Best way to run on apple silicon
Are you planning to add Apple Silicon support?
Are there any workarounds to be able to run it on Apple Silicon in the short term?
While AI21 does not have any near term plans to add Apple Silicon support, there are folks in the community that are working towards that: https://github.com/ml-explore/mlx
While AI21 does not have any near term plans to add Apple Silicon support, there are folks in the community that are working towards that: https://github.com/ml-explore/mlx
@AI21Nick
Are there any good work arounds for me to be able to run it locally at this time?
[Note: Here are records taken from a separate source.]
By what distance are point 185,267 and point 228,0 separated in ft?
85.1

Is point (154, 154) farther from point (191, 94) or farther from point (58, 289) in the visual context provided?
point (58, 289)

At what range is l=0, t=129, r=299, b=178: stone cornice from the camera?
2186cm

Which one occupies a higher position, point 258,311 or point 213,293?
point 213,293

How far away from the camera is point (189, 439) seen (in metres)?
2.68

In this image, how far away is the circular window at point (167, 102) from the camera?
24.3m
@hudsongouge while I'm not aware of any workarounds, HF Transformers can be used to load Jamba Mini, however it will require more than 80GB of GPU memory (2x GPU's) because it runs in BF16: https://huggingface.co/ai21labs/AI21-Jamba-Mini-1.6#run-the-model-with-transformers
But if you scroll down a bit further on the model card where Transformers is mentioned, it explains how to run in 8bit on a single 80GB GPU.
I mention HF Transformers because there are methods out there to load it on Apple Silicon, such as this one: https://medium.com/@faizififita1/huggingface-installation-on-apple-silicon-2022-m1-pro-max-ultra-m2-9c449b9b4c14, but there is still no guarantee that Jamba can run like this, in addition to it needing at least 80GB of memory just to run in 8bit.
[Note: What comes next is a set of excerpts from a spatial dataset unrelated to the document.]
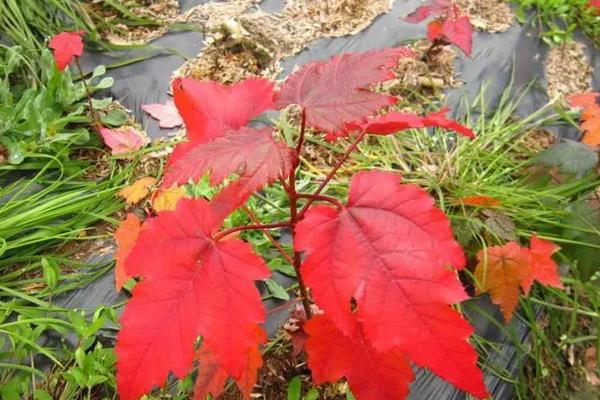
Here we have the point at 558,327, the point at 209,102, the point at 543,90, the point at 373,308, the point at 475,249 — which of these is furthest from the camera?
the point at 543,90

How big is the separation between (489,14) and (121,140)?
66.9 inches

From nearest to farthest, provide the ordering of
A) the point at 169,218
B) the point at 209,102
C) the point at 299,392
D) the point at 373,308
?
the point at 373,308 < the point at 169,218 < the point at 209,102 < the point at 299,392

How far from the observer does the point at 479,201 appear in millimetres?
1389

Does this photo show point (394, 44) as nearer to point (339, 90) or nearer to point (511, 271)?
point (511, 271)

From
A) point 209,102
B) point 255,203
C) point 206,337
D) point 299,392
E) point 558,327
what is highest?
point 209,102

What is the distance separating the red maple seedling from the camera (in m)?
0.59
@AI21Nick Thanks for the help. I have 36GB and I can generally run models of this size at 4bit. I'll have to see if I can find a workaround to run it.
@AI21Nick
Transformers works and runs great on Apple Silicon. However, certain models such as Jamba have dependancies and features that are not yet supported for certain platforms.
@hudsongouge you are correct, that's why I was saying it may be possible, but there are still some compatibility issues that need to be worked through. I've attempted recently but didn't have any luck.